> **Challenge**
Copy each of the following lines word for word, without changing anything.

> **Source records**

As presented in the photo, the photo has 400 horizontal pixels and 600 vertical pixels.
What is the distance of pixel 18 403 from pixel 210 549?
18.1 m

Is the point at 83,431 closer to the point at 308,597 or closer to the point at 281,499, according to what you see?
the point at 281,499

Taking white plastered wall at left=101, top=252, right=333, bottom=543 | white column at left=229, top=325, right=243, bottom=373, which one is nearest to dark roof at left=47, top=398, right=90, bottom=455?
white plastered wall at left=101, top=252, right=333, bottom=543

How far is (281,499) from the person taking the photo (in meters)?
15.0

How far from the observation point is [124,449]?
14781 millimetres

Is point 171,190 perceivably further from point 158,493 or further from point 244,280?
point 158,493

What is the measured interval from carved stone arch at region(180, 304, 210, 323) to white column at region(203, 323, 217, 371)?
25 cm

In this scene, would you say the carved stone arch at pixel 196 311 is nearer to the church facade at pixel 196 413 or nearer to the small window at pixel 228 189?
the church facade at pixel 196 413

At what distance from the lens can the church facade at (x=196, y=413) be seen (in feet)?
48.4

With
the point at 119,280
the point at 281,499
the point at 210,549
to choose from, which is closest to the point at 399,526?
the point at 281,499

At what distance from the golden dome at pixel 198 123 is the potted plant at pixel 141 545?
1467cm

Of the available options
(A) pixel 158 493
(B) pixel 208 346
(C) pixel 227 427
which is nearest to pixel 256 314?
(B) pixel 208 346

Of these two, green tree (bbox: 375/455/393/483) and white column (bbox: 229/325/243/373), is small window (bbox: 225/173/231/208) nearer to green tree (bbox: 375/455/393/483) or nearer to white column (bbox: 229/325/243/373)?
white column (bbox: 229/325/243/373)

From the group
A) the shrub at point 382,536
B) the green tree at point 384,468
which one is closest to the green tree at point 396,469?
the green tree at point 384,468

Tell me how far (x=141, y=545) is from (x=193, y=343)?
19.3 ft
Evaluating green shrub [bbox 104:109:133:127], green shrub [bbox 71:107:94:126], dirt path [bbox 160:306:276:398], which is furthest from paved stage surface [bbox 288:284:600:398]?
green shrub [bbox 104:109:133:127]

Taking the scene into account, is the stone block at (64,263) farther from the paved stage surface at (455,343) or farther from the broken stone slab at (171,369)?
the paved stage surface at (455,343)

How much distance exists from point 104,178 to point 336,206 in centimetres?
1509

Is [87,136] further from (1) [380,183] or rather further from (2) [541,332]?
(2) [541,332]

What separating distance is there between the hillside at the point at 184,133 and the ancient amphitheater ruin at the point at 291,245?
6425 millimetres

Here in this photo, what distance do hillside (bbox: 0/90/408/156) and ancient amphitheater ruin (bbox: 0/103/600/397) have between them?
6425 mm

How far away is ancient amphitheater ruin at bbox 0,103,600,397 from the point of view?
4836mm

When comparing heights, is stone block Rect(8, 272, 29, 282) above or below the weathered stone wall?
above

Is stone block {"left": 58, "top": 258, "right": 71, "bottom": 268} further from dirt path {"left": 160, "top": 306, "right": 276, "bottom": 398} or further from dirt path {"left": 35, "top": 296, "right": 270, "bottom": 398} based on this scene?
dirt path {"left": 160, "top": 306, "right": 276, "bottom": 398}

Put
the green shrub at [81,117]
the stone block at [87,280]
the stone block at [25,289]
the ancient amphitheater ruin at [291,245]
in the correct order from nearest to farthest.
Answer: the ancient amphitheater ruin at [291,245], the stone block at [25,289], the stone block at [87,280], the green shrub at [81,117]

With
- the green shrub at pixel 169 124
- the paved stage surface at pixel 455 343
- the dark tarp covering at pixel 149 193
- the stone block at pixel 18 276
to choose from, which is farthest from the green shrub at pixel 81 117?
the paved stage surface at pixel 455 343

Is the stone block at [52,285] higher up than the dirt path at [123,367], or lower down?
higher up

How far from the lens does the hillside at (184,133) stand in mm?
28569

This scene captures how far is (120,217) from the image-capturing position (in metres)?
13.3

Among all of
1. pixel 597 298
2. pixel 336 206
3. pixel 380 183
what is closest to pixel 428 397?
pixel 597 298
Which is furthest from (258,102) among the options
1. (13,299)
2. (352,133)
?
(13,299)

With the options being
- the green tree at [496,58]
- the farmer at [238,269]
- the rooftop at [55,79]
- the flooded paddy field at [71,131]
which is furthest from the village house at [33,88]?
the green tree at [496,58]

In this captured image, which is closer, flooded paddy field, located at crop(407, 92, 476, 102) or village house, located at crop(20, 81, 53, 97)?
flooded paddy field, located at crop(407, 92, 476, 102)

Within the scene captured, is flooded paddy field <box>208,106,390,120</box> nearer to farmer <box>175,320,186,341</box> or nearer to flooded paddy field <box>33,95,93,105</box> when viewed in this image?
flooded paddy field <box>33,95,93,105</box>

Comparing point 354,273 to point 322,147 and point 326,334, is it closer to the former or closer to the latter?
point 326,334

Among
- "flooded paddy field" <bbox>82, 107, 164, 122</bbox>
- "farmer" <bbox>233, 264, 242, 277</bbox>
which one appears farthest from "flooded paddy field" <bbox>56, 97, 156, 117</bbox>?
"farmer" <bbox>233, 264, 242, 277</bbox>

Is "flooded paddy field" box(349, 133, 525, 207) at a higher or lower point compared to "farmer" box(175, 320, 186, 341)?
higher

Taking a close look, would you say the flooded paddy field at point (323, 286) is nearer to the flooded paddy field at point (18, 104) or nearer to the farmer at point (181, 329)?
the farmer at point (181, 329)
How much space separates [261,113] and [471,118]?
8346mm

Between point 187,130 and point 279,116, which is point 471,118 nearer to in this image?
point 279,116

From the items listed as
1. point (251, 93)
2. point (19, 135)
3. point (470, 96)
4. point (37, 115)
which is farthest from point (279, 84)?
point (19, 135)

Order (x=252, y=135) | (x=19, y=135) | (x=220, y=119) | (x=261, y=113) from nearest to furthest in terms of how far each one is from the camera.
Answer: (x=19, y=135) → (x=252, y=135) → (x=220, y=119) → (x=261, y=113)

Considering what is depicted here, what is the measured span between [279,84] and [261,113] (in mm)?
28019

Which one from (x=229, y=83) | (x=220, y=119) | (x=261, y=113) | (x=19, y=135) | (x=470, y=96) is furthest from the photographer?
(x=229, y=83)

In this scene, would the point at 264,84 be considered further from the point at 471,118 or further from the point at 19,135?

> **Solution to the problem**
As presented in the photo, the photo has 400 horizontal pixels and 600 vertical pixels.
What is the distance of pixel 18 403 from pixel 210 549?
18.1 m

Is the point at 83,431 closer to the point at 308,597 or closer to the point at 281,499, according to what you see?
the point at 281,499

Taking white plastered wall at left=101, top=252, right=333, bottom=543 | white column at left=229, top=325, right=243, bottom=373, which one is nearest to dark roof at left=47, top=398, right=90, bottom=455?
white plastered wall at left=101, top=252, right=333, bottom=543

How far is (281,499) from the person taking the photo (in meters)?
15.0

How far from the observation point is [124,449]?
14781 millimetres

Is point 171,190 perceivably further from point 158,493 or further from point 244,280?
point 158,493

What is the measured interval from carved stone arch at region(180, 304, 210, 323) to white column at region(203, 323, 217, 371)?
25 cm

In this scene, would you say the carved stone arch at pixel 196 311 is nearer to the church facade at pixel 196 413 or nearer to the small window at pixel 228 189?
the church facade at pixel 196 413

At what distance from the lens can the church facade at (x=196, y=413) be seen (in feet)?
48.4

With
the point at 119,280
the point at 281,499
the point at 210,549
to choose from, which is closest to the point at 399,526?
the point at 281,499

At what distance from the golden dome at pixel 198 123 is the potted plant at pixel 141 545?
1467cm

Of the available options
(A) pixel 158 493
(B) pixel 208 346
(C) pixel 227 427
which is nearest to pixel 256 314?
(B) pixel 208 346

Of these two, green tree (bbox: 375/455/393/483) and white column (bbox: 229/325/243/373), is small window (bbox: 225/173/231/208) nearer to green tree (bbox: 375/455/393/483) or nearer to white column (bbox: 229/325/243/373)?
white column (bbox: 229/325/243/373)

From the group
A) the shrub at point 382,536
B) the green tree at point 384,468
which one is closest to the green tree at point 396,469?
the green tree at point 384,468

Tell me how far (x=141, y=545) is from (x=193, y=343)?
19.3 ft
Evaluating green shrub [bbox 104:109:133:127], green shrub [bbox 71:107:94:126], dirt path [bbox 160:306:276:398], which is furthest from paved stage surface [bbox 288:284:600:398]?
green shrub [bbox 104:109:133:127]

Taking the scene into account, is the stone block at (64,263) farther from the paved stage surface at (455,343) or farther from the broken stone slab at (171,369)?
the paved stage surface at (455,343)

How much distance exists from point 104,178 to point 336,206 in centimetres?
1509

Is [87,136] further from (1) [380,183] or rather further from (2) [541,332]?
(2) [541,332]

What separating distance is there between the hillside at the point at 184,133 and the ancient amphitheater ruin at the point at 291,245?
6425 millimetres

Here in this photo, what distance do hillside (bbox: 0/90/408/156) and ancient amphitheater ruin (bbox: 0/103/600/397) have between them?
6425 mm

How far away is ancient amphitheater ruin at bbox 0,103,600,397 from the point of view?
4836mm

When comparing heights, is stone block Rect(8, 272, 29, 282) above or below the weathered stone wall?
above

Is stone block {"left": 58, "top": 258, "right": 71, "bottom": 268} further from dirt path {"left": 160, "top": 306, "right": 276, "bottom": 398} or further from dirt path {"left": 35, "top": 296, "right": 270, "bottom": 398} based on this scene?
dirt path {"left": 160, "top": 306, "right": 276, "bottom": 398}

Put
the green shrub at [81,117]
the stone block at [87,280]
the stone block at [25,289]
the ancient amphitheater ruin at [291,245]
in the correct order from nearest to farthest.
Answer: the ancient amphitheater ruin at [291,245], the stone block at [25,289], the stone block at [87,280], the green shrub at [81,117]

With
- the green shrub at pixel 169 124
- the paved stage surface at pixel 455 343
- the dark tarp covering at pixel 149 193
- the stone block at pixel 18 276
to choose from, which is farthest from the green shrub at pixel 81 117?
the paved stage surface at pixel 455 343

Is the stone block at [52,285] higher up than the dirt path at [123,367], or lower down?
higher up

How far from the lens does the hillside at (184,133) stand in mm?
28569

This scene captures how far is (120,217) from the image-capturing position (in metres)?
13.3

Among all of
1. pixel 597 298
2. pixel 336 206
3. pixel 380 183
what is closest to pixel 428 397?
pixel 597 298
Which is furthest from (258,102) among the options
1. (13,299)
2. (352,133)
?
(13,299)

With the options being
- the green tree at [496,58]
- the farmer at [238,269]
- the rooftop at [55,79]
- the flooded paddy field at [71,131]
which is furthest from the village house at [33,88]?
the green tree at [496,58]

In this captured image, which is closer, flooded paddy field, located at crop(407, 92, 476, 102) or village house, located at crop(20, 81, 53, 97)?
flooded paddy field, located at crop(407, 92, 476, 102)

Within the scene captured, is flooded paddy field <box>208,106,390,120</box> nearer to farmer <box>175,320,186,341</box> or nearer to flooded paddy field <box>33,95,93,105</box> when viewed in this image?
flooded paddy field <box>33,95,93,105</box>

Comparing point 354,273 to point 322,147 and point 326,334, is it closer to the former or closer to the latter?
point 326,334

Among
- "flooded paddy field" <bbox>82, 107, 164, 122</bbox>
- "farmer" <bbox>233, 264, 242, 277</bbox>
which one appears farthest from "flooded paddy field" <bbox>56, 97, 156, 117</bbox>?
"farmer" <bbox>233, 264, 242, 277</bbox>

Is "flooded paddy field" box(349, 133, 525, 207) at a higher or lower point compared to "farmer" box(175, 320, 186, 341)?
higher

Taking a close look, would you say the flooded paddy field at point (323, 286) is nearer to the flooded paddy field at point (18, 104) or nearer to the farmer at point (181, 329)?
the farmer at point (181, 329)
How much space separates [261,113] and [471,118]?
8346mm

Between point 187,130 and point 279,116, which is point 471,118 nearer to in this image?
point 279,116

From the items listed as
1. point (251, 93)
2. point (19, 135)
3. point (470, 96)
4. point (37, 115)
which is farthest from point (279, 84)?
point (19, 135)

Order (x=252, y=135) | (x=19, y=135) | (x=220, y=119) | (x=261, y=113) from nearest to furthest in terms of how far each one is from the camera.
Answer: (x=19, y=135) → (x=252, y=135) → (x=220, y=119) → (x=261, y=113)

Considering what is depicted here, what is the measured span between [279,84] and [261,113] (in mm)?
28019

Which one from (x=229, y=83) | (x=220, y=119) | (x=261, y=113) | (x=19, y=135) | (x=470, y=96) is furthest from the photographer?
(x=229, y=83)

In this scene, would the point at 264,84 be considered further from the point at 471,118 or further from the point at 19,135?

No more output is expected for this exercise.